- DOCUMENT TEXT:
★ ★ ★

The amplitude $T^B_{\mu\nu}$ in general contains 5 independent Lorentz structures 
and can be parametrised in various ways.  

A possible way is to write $T^B_{\mu\nu}$ as follows
\begin{eqnarray}
\label{qq}
T^B_{\mu\nu}=T^{\perp}_{\mu\nu}+\frac{ip_{\mu}p_\nu}{pq_1} C_1
+\frac{ip_{\mu}q_\nu}{pq_1} C_2, 
\end{eqnarray}
where 
\begin{eqnarray}
\label{tperpL}
T^{\perp}_{\mu\nu}&=&i\left(g_{\mu\nu}pq_1-p_{\mu}q_{1\nu}\right)F_{1A}(q_1^2)
\nonumber\\ 
&+&i\left(q_1^2\,p_{\mu}-{pq_1}\,q_{1\mu}\right)q_{1\nu}F_{2A}(q_1^2)
\nonumber\\ 
&+&i\left(q_1^2\,p_{\mu}-{pq_1}\,q_{1\mu}\right)p_{\nu}F_{3A}(q_1^2).  
\end{eqnarray}
is transverse with respect to $q_{1\mu}$, 
\begin{eqnarray}
\label{tperp}
q_1^\mu \,T^{\perp}_{\mu\nu}=0.  
\end{eqnarray} 
The Lorentz structures in this expansion are chosen such that they contain no singularity for
$q_1^2\to 0$. 

The invariant amplitudes $C_1$ and $C_2$ in the longitudinal structure can be determined using 
the conservation of the 
electromagnetic current $\partial_\mu J_\mu=0$, which leads to the relation 
\begin{eqnarray}
\label{eq3}
q_{1\mu} T^B_{\mu\nu}(p,q_1)&=&-\langle 0|[\hat Q, \bar d\gamma_\nu \gamma_5 u]|B^-(p)\rangle
\nonumber\\
&=&iQ_Bf_B p_\nu.

★ ★ ★

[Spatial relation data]
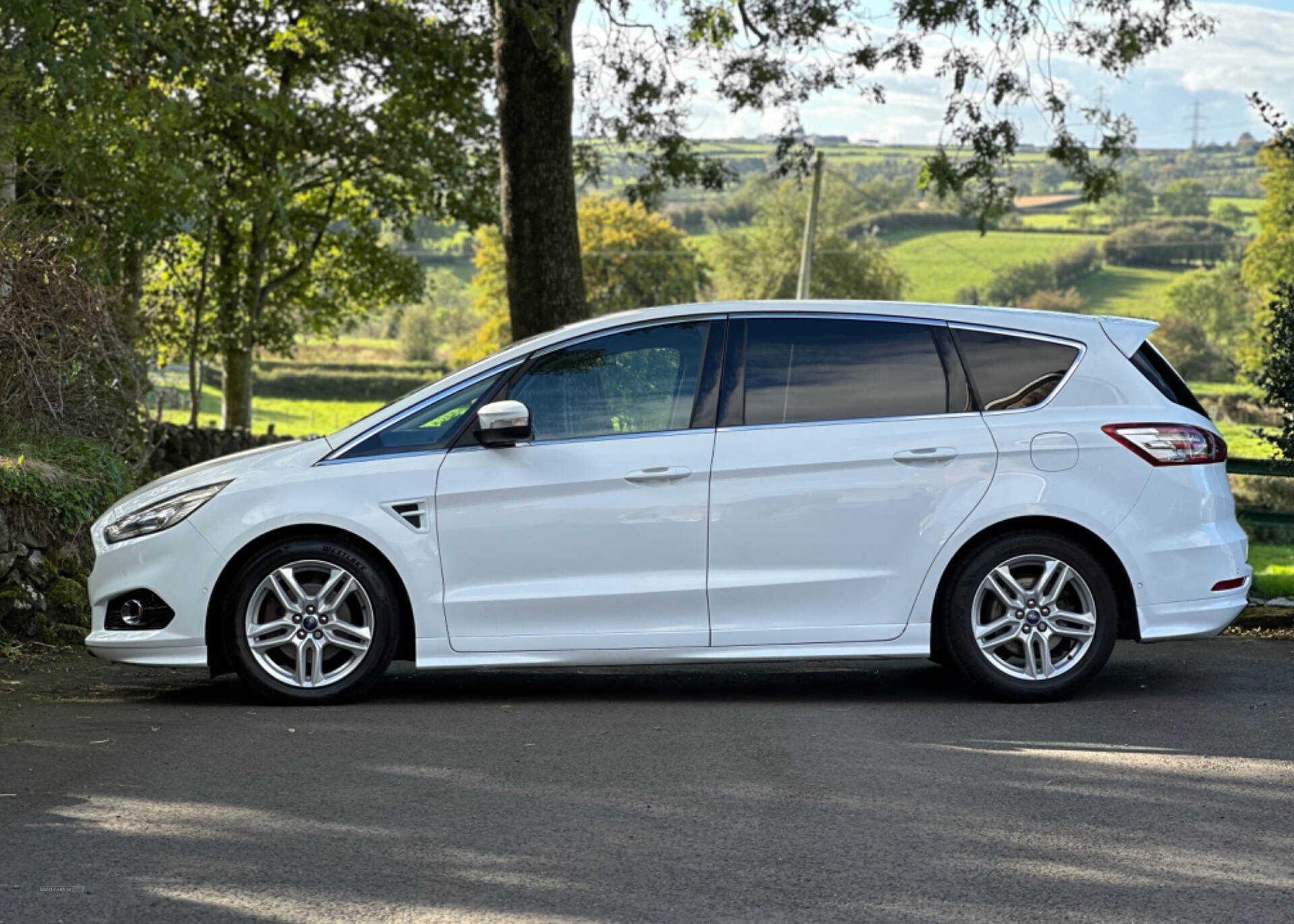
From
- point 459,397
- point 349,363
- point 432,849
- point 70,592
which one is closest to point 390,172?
point 70,592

★ ★ ★

- TASKS TO COMPLETE:
1 > Summarize the amplitude passage in two sentences.
2 > According to the amplitude passage, how many independent Lorentz structures does the amplitude $T^B_{\mu\nu}$ contain in general?
3 > Continue the amplitude passage from the point where it stops.

- FINAL ANSWERS:
1 > The amplitude $T^B_{\mu\nu}$ generally contains five independent Lorentz structures and can be written as a transverse part $T^{\perp}_{\mu\nu}$ plus two longitudinal terms with invariant amplitudes $C_1$ and $C_2$. The transverse part satisfies $q_1^\mu T^{\perp}_{\mu\nu}=0$, its structures have no singularity for $q_1^2\to 0$, and $C_1$ and $C_2$ can be determined using conservation of the electromagnetic current.

2 > Five.

3 >
\end{eqnarray}
This gives 
\begin{eqnarray}
C_1&=&Q_Bf_B, 
\nonumber\\
C_2&=&0. 
\end{eqnarray}
In particular, $C=-f_B$ for the $B^-$ meson. Notice however, that the longitudinal part of the amplitude 
in this form is {\it not a contact term}.\footnote{We recall that according to the usual definition, 
a contact term is a quantity which is represented by the delta-function and its dirivatives in the coordinate 
space. One can then easily check, that the Fourier transform of the expression $\frac{ip_{\mu}p_\nu}{pq_1}$ 
is not a contact term.} This means that some of the invariant amplitudes in the transverse part 
are mixtures of the true form factors (i.e. quantities with definite and known analytic properties) and 
remnants of the contact terms. 

After setting $q_1^2=0$ and multiplying by $\epsilon_1^{\ast\mu}$ 
(this very combination is needed for $A_1^{\rm PV}$) only some of the Lorentz structures 
contribute and we find 
\begin{eqnarray}
\label{ttt}
\epsilon_1^{\ast\mu}T^B_{\mu\nu}|_{q_1^2=0}=i\epsilon_1^{\ast\mu}
\left\{(g_{\mu\nu}pq_1-p_{\mu}q_{1\nu})F_{1A}(0)-p_\mu p_{\nu} 
\frac{2f_B}{M_B^2-M_\rho^2}\right\},
\end{eqnarray}
where we have used the relation $q_1p=\frac{1}{2}(M_B^2-M_\rho^2)$ for $q_1^2=0$. 

The parametrization of Eq. (\ref{qq}) is of course not unique and there are other 
possibilities. There is however only one choice when the longitudinal part is 
a pure contact term. Such a choice, which is also the most natural one, is prompted by the structure of 
the Feynman diagram:  

Let us rewrite the usual electromagnetic coulping of the quark as follows ($q_1=k'-k$):
\begin{eqnarray}
(m+\hat k')\gamma_\mu(m+\hat k)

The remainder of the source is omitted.